About this task:
Format the lines below as a JSON list of strings, one string per line with blank lines skipped, starting at the line that has "Woman with long" and stopping after the line that has "Chanel Belt Buckle: DESCRIPTION: A". Leave the pictures out of your answer.

Input records:

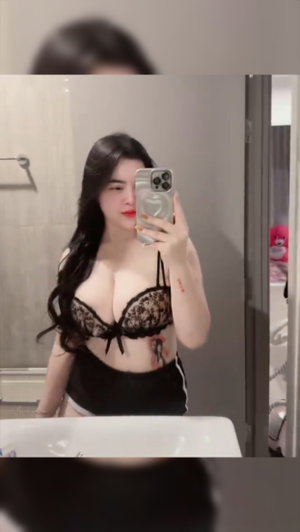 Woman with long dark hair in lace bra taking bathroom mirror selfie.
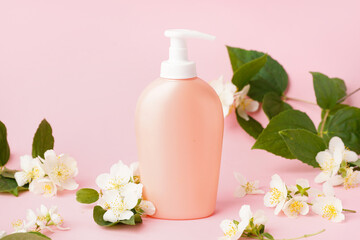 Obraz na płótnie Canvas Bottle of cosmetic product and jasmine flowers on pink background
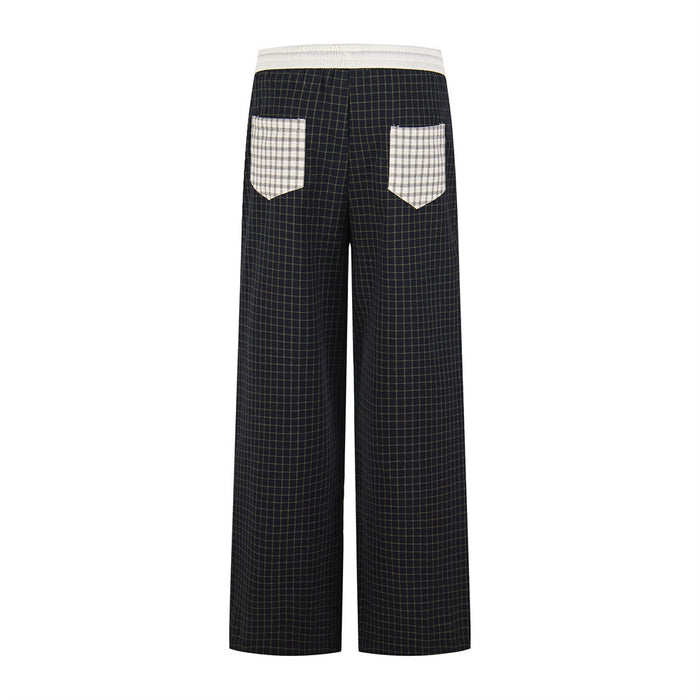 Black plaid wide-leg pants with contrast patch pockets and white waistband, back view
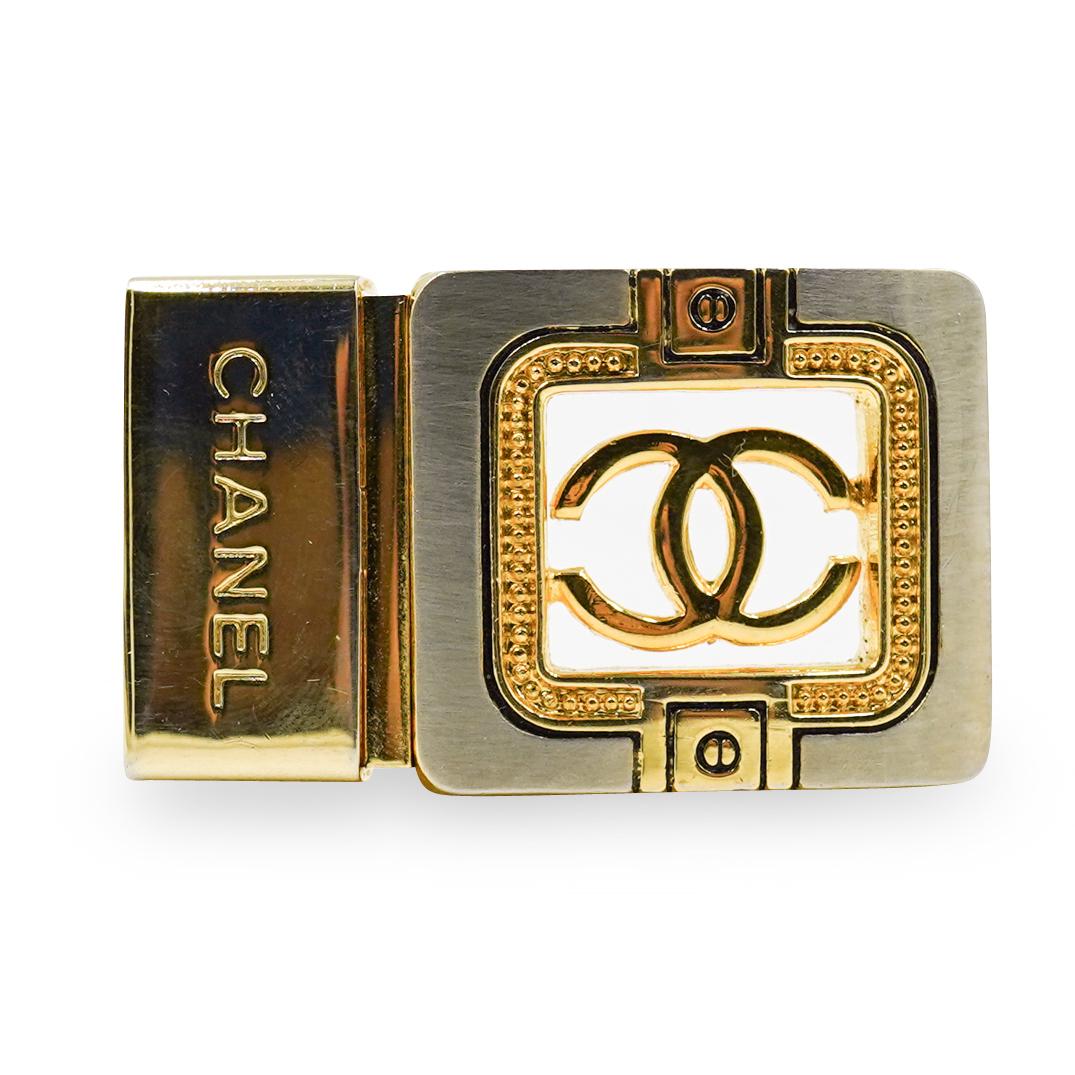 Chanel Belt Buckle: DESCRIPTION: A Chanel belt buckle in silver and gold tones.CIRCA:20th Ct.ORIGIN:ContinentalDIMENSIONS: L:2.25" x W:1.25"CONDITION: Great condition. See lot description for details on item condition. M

...

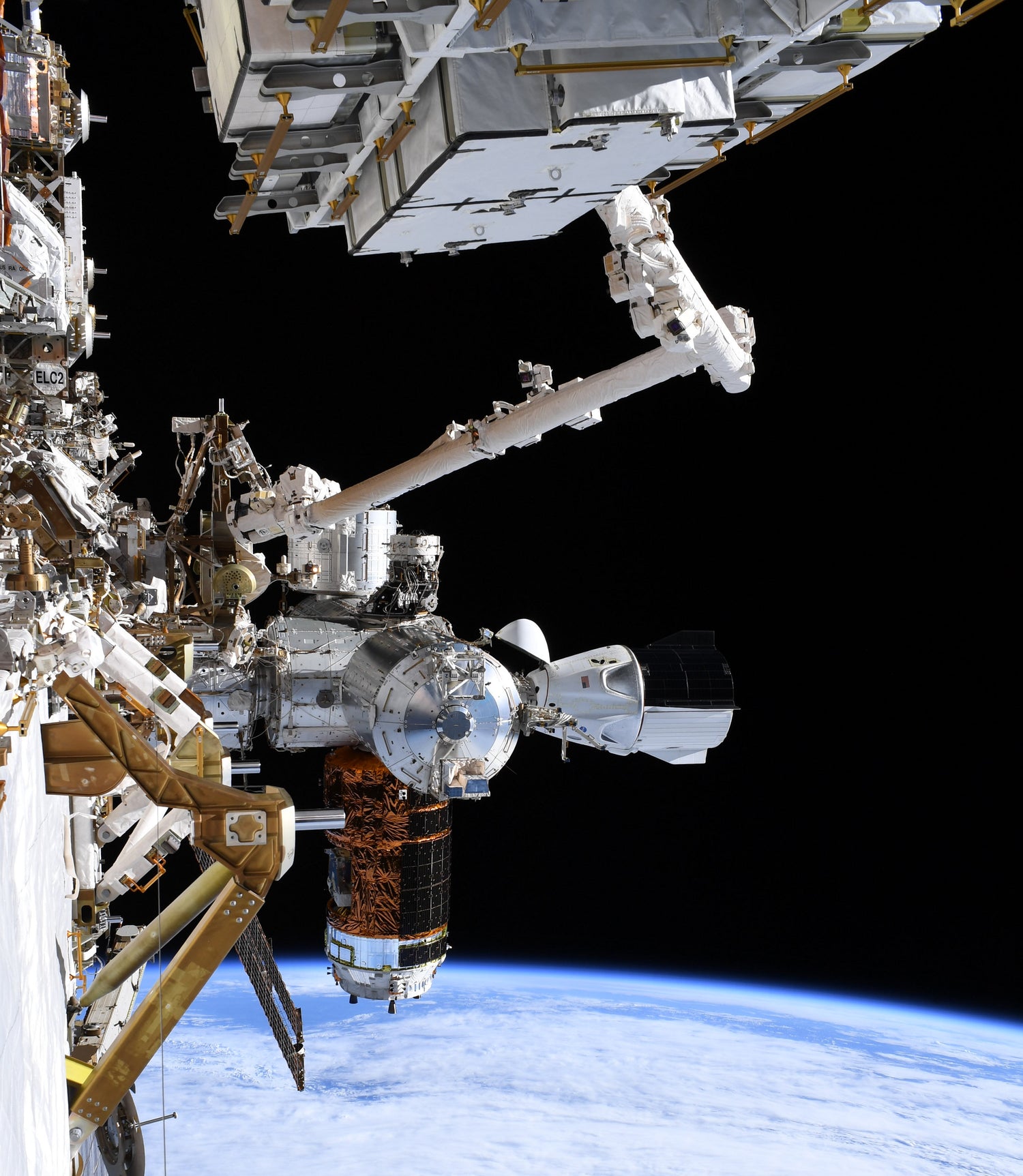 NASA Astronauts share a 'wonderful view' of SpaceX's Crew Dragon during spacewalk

Exercise result:
[
  " Woman with long dark hair in lace bra taking bathroom mirror selfie.",
  " Obraz na płótnie Canvas Bottle of cosmetic product and jasmine flowers on pink background",
  " Black plaid wide-leg pants with contrast patch pockets and white waistband, back view",
  " Chanel Belt Buckle: DESCRIPTION: A Chanel belt buckle in silver and gold tones.CIRCA:20th Ct.ORIGIN:ContinentalDIMENSIONS: L:2.25\" x W:1.25\"CONDITION: Great condition. See lot description for details on item condition. M"
]